Grenada: The island has already formed the mixed company and the supply agreement has already been signed. However, the island is not ready yet to implement the initiative. It needs assistance in technology and storage. The first shipment of fuel is scheduled to arrive in approximately three months.

Saint Kitts and Nevis: The shareholders of Saint Kitts Energy Company Limited agreed to form the mixed company with PDV Caribbean last June. However, negotiations still continue. The next meeting between the authorities of the island and those of Venezuela is scheduled for July 23. The first shipment of crude oil is expected to arrive in September.

Non-active countries

Antigua and Barbuda: Members of Petrocaribe agreed that this would be the regional center of storage and distribution of oil and derived products for the rest of the islands that make up the eastern archipelago of the Caribbean. In March this year 12 portable electric plants were supplied to the island in order to generate 10 megawatts of electricity per hour.

Bahamas: It signed the Petrocaribe framework agreement in June 2005, but it didn't sign the bilateral agreement. Official spokesmen for the Bahamas government have stated that it would take the country three or four years to be able to adapt its infrastructure in order to benefit from the agreement.

Dominica: It received a shipment of 1,200 barrels on June 7, 2006 and a delivery of the same product is scheduled to arrive on a quarterly basis. At the end of June the mixed company was formed. The supply agreement has not been signed yet, because the island needs to solve its storage problems first. Pdvsa plans to build tanks with a capacity of 25,000 barrels a day to store diesel, despite the fact that PDVSA announced last November that it had sent a storage tank, which, apparently, has not been installed so far.

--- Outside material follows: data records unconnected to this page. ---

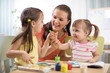 Children and mother with finger paints
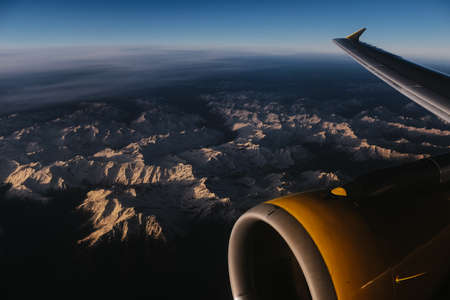 view on mountains from airplane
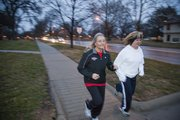 Ellen Young, left, organizes and helps raise funds for runs in Lawrence, including a weekly women's running group.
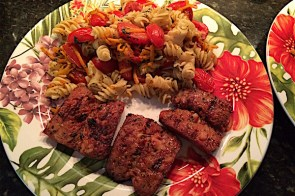 Carrot and tomato pasta with grilled sausage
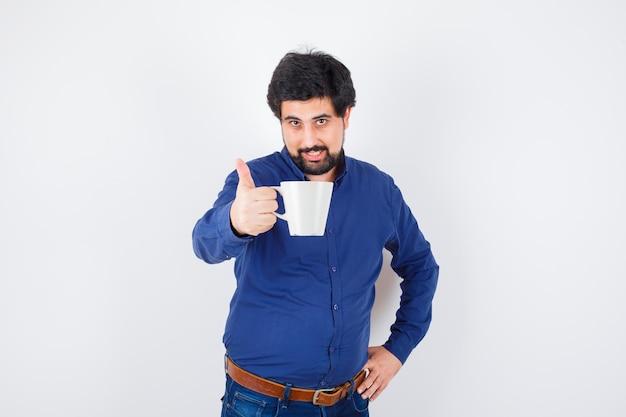 젊은 남자 컵을 들고 파란색 셔츠와 청바지에 허리에 손을 잡고 낙관적 찾고. 전면보기.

Guyana: It signed the Petrocaribe framework agreement in June 2005, and then it signed the bilateral agreement. However, implementing the agreement would entail non-compliance with legal obligations to Trinidad and Tobago.

Saint Lucia: It signed the Petrocaribe framework agreement in June 2005, but it didn't sign the bilateral agreement.

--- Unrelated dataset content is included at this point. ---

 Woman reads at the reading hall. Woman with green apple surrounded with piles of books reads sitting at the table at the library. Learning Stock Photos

Suriname: It signed Petrocaribe framework agreement in June 2005, and it later signed the bilateral agreement.

Although Suriname seems to have the optimal conditions to set the agreement in motion, official government sources have said that they are still negotiating the terms under which the mixed company will be formed.

The cost of the financing

The political purpose behind Petrocaribe was overwhelmingly obvious; not only because of the advantageous condition it offered by financing a portion of the oil invoice (40%), but also for the payment modality that could be used - paying part of the bill with goods and services. Although Petrocaribe has been implemented only in three countries – not including Cuba, which already had a special agreement - all the governments that have joined this energy initiative have agreed to pay with goods and services. Grenada, for example, plans on paying a portion with bananas and nutmeg.

Financing  40% of the oil bill already reduces Pdvsa cash flow. And if we add to it the fact that the cost of importing goods and services from Petrocaribe country members may not correspond to the real value of the oil, we would be speaking of irreparable financial damages to Pdvsa and to the National Treasury.

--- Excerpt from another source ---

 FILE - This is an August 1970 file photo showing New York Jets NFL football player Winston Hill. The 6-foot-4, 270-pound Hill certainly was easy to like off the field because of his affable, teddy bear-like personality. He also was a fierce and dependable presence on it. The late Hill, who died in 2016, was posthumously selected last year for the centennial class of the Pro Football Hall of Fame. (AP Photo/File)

If Petrocaribe were implemented 100%, the total oil costs (without including Cuba, because of its payment conditions), would stand at $2.26 billion a year, assuming that the average oil price is at $50 per barrel. The financed amount would reach $965 million a year.

This money is supposed to be deposited in Bolivarian Alternative (ALBA) Caribbean Fund, created in order to administer the resources generated from the portion of the debt to be financed, to spend it later on social and economic programs in the countries that signed the agreement.

The fund, though it has an initial capital of $50 million donated by Venezuela and with several participating countries already, has only given one grant: a compacting machine and a grader (construction vehicles) to the government of Saint Vincent and the Grenadines just a week ago.